■ **Tasks**
• a. In the stock market update, what did America's labor participation rate decline to?
• b. Transcribe the stretch of the stock market update from "Although we don't" through "our investing thesis.".

BEGIN Document segment

Although we don't believe in timing the market or panicking over daily movements, we do like to keep an eye on market changes -- just in case they're material to our investing thesis.

After a morning session that saw the Dow Jones Industrial Average (^DJI -0.04%) lose more than 100 points, stocks across the markets have rebounded nicely this afternoon. As of 2:25 p.m. EDT, the Dow is up 57 points, with most of the blue-chip index's stocks in the green. The index hasn't been held back by a weak jobs report showing a U.S. labor market in flux. Let's catch up on the stock action you need to know about.

Gloom settles over the labor market
The labor force isn't seeing much of an uptick -- at least, certainly not in August. While August's unemployment rate declined from 7.4% to 7.3%, the U.S. economy added just 169,000 jobs for the month, falling slightly below economist predictions. Worse, America's labor participation rate declined to 63.2%, a multidecade low that has come about as more and more out-of-work Americans give up on job-hunting.

However, the labor market pessimism hasn't hurt stocks too badly despite this morning's drastic fall. Caterpillar (CAT -0.47%) ranks among the Dow's leaders today, with shares gaining 1.2%. It's been a rough road for Caterpillar in 2013, with the stock gaining just 1.8% year to date. Morgan Stanley didn't help yesterday when it cast a cautious outlook for the company's future, saying Catepillar's visions of growing construction-equipment demand could go unrealized if the mining sector can't rebound from its serious slump.

Yet that business hasn't even been Caterpillar's worst segment in 2013. Construction equipment does account for the second-largest part of the company's sales, and the segment's revenue fell 13% year over year in the first half of 2013, with Asia-Pacific sales seeing a particularly steep decline. However, Caterpillar's resource-industries unit isn't far behind in terms of overall revenue through the year's first half, and in that time span, resource-industries sales plummeted 29%, including a 44% fall in the Asia-Pacific region. Caterpillar will need more than just one of its core businesses to kick-start revenue growth if it wants to turn its fortunes around.

UnitedHealth (UNH -0.63%) is also having a nice day so far, with shares up 0.7%. Unlike Caterpillar, this stock has had a wonderful run in 2013: UnitedHealth's shares are up more than 37% year to date. What has helped drive this run? Besides the company's size -- UnitedHealth is America's largest publicly traded private insurer by membership -- the company has also managed to keep premium growth surging higher. Premium revenue grew by 11% over the first year of 2013.

In the insurance industry, however, all eyes are watching the arrival of health care reform in 2014. While the Kaiser Family Foundation recently released   a study showing that Obamacare premiums might not rise as much as anticipated through reform, UnitedHealth has taken a cautious approach to state-run insurance exchanges. Considering the influx of perhaps millions of previously uninsured Americans into the insurance exchanges next year and the potential costs that could follow, UnitedHealth's approach looks like a good move for investors for now.

END Document segment
BEGIN Listed records

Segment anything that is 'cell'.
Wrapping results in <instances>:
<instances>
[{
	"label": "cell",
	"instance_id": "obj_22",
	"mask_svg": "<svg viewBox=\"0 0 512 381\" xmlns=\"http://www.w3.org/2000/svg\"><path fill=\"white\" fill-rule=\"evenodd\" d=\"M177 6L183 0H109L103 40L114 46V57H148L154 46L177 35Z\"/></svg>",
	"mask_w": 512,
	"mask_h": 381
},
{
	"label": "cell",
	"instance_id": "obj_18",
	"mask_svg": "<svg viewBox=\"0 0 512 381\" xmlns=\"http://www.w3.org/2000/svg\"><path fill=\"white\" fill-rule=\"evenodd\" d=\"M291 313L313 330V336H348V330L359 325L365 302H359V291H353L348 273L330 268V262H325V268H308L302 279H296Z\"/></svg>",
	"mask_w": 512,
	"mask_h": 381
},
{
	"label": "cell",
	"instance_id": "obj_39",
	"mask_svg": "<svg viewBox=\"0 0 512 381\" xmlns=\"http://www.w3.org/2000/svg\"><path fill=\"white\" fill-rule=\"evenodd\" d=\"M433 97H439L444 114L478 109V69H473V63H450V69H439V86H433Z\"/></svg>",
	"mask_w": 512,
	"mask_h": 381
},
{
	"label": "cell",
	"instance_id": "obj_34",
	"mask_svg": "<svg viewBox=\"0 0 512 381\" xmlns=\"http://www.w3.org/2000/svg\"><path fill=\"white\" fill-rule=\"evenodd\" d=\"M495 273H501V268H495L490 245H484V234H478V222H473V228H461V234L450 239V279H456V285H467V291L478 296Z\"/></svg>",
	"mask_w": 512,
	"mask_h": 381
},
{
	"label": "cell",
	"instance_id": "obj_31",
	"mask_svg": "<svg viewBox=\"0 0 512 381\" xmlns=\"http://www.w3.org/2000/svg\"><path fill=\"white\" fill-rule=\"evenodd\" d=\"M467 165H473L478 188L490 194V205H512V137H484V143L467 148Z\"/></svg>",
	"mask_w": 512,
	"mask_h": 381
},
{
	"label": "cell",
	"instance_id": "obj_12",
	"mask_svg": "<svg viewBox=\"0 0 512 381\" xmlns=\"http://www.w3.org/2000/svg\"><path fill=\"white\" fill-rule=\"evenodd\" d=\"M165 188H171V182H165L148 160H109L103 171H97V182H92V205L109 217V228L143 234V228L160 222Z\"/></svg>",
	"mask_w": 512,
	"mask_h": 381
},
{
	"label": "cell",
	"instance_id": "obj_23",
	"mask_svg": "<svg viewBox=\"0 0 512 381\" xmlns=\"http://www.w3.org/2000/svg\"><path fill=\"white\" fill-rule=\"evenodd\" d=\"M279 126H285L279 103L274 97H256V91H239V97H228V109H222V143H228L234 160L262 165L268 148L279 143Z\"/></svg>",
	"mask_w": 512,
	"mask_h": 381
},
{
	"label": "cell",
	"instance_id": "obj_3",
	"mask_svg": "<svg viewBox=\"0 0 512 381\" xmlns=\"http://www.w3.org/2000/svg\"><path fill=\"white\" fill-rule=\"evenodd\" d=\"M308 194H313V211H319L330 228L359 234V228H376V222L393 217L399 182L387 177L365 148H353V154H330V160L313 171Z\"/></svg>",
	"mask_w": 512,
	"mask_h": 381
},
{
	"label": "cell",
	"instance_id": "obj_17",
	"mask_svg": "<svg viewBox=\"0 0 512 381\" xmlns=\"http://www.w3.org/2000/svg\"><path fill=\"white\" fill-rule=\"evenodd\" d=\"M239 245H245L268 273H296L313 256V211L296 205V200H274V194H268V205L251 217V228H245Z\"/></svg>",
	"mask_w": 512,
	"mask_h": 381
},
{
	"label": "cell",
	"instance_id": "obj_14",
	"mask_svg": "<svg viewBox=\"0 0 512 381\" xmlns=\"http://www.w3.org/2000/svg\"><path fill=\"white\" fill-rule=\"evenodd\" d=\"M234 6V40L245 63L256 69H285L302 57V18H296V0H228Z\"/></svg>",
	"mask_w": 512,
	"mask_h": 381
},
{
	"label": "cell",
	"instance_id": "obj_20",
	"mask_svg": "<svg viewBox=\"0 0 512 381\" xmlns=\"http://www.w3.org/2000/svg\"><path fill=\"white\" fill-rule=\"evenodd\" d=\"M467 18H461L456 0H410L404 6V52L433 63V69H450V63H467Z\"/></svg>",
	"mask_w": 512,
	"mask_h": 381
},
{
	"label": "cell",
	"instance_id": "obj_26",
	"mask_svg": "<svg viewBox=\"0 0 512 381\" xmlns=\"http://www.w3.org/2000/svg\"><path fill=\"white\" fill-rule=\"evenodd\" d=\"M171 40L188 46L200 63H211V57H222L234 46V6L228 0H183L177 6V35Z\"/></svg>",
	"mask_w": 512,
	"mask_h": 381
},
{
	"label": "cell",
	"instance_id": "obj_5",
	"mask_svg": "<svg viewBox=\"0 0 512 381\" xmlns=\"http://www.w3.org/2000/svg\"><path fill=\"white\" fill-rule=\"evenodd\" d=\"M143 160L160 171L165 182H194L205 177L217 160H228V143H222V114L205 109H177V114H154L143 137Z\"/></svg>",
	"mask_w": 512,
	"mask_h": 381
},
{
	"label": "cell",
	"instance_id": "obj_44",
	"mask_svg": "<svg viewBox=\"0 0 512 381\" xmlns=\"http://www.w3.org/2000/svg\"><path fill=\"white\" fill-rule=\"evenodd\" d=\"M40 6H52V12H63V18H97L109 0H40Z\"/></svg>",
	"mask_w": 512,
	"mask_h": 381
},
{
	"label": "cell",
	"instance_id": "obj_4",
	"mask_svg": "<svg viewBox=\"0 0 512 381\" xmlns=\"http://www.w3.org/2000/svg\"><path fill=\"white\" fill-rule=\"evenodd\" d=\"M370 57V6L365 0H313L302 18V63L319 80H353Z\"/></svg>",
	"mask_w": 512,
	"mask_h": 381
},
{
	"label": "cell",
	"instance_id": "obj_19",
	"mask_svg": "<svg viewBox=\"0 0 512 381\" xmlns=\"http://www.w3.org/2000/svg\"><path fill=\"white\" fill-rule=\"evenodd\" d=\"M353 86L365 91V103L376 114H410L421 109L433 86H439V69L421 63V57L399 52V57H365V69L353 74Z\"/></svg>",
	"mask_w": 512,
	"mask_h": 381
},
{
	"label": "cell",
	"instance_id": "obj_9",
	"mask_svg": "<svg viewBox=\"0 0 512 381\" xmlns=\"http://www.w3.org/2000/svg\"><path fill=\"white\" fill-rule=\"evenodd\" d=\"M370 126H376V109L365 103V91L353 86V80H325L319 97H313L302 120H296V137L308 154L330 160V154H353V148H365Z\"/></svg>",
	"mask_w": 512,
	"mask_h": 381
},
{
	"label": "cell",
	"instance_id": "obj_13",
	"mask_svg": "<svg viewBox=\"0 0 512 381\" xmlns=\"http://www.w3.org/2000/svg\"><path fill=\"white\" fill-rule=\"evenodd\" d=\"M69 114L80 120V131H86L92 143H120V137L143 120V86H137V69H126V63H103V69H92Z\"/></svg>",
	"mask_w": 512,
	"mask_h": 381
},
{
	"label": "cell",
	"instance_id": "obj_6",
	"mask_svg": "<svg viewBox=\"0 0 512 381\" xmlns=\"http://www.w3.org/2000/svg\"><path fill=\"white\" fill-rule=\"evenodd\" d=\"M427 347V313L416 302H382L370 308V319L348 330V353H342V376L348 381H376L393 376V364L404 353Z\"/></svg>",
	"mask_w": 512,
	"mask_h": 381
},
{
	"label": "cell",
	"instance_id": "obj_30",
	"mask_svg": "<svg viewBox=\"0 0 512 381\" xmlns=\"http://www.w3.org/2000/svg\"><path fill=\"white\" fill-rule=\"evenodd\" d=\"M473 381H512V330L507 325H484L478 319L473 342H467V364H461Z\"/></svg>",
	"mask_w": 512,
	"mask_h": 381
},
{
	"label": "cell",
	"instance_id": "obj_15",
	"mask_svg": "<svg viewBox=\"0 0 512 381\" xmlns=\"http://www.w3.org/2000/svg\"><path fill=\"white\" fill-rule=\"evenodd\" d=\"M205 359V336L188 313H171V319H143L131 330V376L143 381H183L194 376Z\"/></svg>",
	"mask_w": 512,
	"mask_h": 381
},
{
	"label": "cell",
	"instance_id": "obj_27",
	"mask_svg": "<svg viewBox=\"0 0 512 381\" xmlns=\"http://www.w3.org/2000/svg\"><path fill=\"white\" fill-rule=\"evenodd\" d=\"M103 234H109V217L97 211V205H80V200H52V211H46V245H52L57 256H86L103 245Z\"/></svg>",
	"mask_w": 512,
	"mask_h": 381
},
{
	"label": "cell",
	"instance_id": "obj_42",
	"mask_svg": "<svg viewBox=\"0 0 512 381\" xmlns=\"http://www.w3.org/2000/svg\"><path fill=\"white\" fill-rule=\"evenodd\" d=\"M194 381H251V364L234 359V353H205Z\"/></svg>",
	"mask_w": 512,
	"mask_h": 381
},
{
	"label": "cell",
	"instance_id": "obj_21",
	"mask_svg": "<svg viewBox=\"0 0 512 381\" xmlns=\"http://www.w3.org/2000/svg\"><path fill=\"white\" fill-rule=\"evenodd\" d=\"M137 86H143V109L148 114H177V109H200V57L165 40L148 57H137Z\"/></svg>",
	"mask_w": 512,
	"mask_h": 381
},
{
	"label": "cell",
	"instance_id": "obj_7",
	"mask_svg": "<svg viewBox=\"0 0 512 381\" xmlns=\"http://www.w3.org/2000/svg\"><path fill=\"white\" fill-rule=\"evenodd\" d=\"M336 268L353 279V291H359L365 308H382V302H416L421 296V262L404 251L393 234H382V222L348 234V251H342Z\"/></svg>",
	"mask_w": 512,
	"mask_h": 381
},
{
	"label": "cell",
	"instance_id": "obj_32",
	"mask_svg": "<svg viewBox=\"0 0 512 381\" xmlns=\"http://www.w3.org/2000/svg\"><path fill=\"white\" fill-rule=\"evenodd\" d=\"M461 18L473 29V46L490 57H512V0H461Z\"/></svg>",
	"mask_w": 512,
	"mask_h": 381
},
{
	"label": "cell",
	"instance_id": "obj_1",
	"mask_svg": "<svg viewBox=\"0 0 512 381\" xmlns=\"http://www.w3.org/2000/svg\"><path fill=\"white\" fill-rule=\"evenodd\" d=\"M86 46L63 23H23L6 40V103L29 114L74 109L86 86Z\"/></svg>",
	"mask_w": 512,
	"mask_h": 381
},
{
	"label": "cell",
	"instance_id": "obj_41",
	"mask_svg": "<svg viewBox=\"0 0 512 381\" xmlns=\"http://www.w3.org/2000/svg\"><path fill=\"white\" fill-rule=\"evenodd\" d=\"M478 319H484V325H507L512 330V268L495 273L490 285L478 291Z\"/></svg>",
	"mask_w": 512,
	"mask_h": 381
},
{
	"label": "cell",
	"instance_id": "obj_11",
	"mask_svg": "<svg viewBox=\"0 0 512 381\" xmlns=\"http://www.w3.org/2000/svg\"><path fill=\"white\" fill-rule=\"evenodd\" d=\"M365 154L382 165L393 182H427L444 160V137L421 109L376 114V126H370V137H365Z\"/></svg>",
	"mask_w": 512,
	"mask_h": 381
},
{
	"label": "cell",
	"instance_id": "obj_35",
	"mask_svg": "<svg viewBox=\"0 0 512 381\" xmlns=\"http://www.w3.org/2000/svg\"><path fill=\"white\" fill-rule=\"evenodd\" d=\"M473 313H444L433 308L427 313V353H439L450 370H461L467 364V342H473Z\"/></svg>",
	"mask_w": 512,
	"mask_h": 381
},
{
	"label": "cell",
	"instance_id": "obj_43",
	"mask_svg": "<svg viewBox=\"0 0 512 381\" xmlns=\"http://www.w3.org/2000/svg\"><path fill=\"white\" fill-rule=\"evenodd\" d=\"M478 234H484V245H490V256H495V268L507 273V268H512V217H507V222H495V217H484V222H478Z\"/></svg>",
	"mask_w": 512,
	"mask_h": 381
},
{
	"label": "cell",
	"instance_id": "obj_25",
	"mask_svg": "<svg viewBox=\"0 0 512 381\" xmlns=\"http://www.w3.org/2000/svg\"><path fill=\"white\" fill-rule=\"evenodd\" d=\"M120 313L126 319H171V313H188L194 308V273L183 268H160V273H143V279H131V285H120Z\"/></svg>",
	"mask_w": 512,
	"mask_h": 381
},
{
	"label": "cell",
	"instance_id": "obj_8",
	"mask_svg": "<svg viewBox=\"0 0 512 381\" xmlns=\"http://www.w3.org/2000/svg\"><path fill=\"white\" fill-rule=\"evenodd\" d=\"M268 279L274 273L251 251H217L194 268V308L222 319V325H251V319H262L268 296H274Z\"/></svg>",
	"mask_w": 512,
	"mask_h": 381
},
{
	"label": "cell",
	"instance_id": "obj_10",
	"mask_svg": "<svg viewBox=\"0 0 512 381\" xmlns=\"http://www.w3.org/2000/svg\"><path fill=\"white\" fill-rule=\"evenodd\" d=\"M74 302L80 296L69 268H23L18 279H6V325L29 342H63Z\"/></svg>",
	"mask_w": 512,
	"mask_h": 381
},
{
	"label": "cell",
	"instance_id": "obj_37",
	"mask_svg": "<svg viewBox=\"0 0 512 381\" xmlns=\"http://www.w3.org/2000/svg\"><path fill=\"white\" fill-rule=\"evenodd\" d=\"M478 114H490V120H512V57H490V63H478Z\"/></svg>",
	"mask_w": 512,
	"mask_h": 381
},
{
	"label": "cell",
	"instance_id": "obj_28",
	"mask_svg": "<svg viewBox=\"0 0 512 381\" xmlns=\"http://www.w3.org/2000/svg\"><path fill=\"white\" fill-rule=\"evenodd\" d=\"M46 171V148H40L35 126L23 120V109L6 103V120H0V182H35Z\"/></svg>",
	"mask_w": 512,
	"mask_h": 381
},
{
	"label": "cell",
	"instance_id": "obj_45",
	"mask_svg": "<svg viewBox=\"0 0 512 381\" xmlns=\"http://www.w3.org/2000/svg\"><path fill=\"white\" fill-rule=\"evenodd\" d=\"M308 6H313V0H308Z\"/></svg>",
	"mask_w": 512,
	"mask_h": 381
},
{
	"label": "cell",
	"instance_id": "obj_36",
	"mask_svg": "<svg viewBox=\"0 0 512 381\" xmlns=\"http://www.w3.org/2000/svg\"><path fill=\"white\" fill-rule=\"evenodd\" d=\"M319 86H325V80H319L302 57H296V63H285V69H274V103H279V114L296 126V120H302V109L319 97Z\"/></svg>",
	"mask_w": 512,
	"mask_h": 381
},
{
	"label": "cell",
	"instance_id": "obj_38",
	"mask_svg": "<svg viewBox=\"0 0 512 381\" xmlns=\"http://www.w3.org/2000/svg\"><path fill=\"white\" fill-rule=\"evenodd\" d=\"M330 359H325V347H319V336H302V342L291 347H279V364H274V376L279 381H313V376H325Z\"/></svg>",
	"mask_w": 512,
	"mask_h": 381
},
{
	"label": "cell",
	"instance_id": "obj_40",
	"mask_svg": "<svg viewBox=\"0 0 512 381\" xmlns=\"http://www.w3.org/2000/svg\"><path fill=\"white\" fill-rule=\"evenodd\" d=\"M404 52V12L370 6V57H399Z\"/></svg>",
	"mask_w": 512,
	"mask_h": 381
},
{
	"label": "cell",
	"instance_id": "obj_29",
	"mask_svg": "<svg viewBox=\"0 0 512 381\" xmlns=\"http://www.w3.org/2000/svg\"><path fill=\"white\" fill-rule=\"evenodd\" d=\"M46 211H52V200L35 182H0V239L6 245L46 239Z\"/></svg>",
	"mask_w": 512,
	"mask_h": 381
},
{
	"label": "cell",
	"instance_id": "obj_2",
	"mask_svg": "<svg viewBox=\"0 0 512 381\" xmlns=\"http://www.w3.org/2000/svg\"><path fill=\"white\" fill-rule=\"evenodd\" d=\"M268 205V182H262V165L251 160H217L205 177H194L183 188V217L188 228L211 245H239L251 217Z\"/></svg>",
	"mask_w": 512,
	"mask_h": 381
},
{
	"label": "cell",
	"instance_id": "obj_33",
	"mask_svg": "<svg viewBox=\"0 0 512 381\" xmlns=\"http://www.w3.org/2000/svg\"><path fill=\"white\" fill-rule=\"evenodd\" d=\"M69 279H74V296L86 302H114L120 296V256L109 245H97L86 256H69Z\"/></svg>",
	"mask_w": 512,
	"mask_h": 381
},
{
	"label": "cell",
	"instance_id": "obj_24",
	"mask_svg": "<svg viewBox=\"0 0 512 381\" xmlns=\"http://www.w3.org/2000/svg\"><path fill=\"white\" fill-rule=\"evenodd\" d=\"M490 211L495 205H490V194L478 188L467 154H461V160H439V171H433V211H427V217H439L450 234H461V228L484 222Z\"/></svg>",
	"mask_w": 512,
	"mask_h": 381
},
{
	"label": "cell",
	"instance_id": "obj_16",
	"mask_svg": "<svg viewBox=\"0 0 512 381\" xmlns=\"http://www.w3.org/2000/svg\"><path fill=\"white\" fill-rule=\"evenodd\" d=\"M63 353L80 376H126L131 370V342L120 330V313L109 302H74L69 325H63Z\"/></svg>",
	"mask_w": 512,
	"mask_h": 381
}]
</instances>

END Listed records

■ **Solutions for each task**
• a. 63.2%

• b.
Although we don't believe in timing the market or panicking over daily movements, we do like to keep an eye on market changes -- just in case they're material to our investing thesis.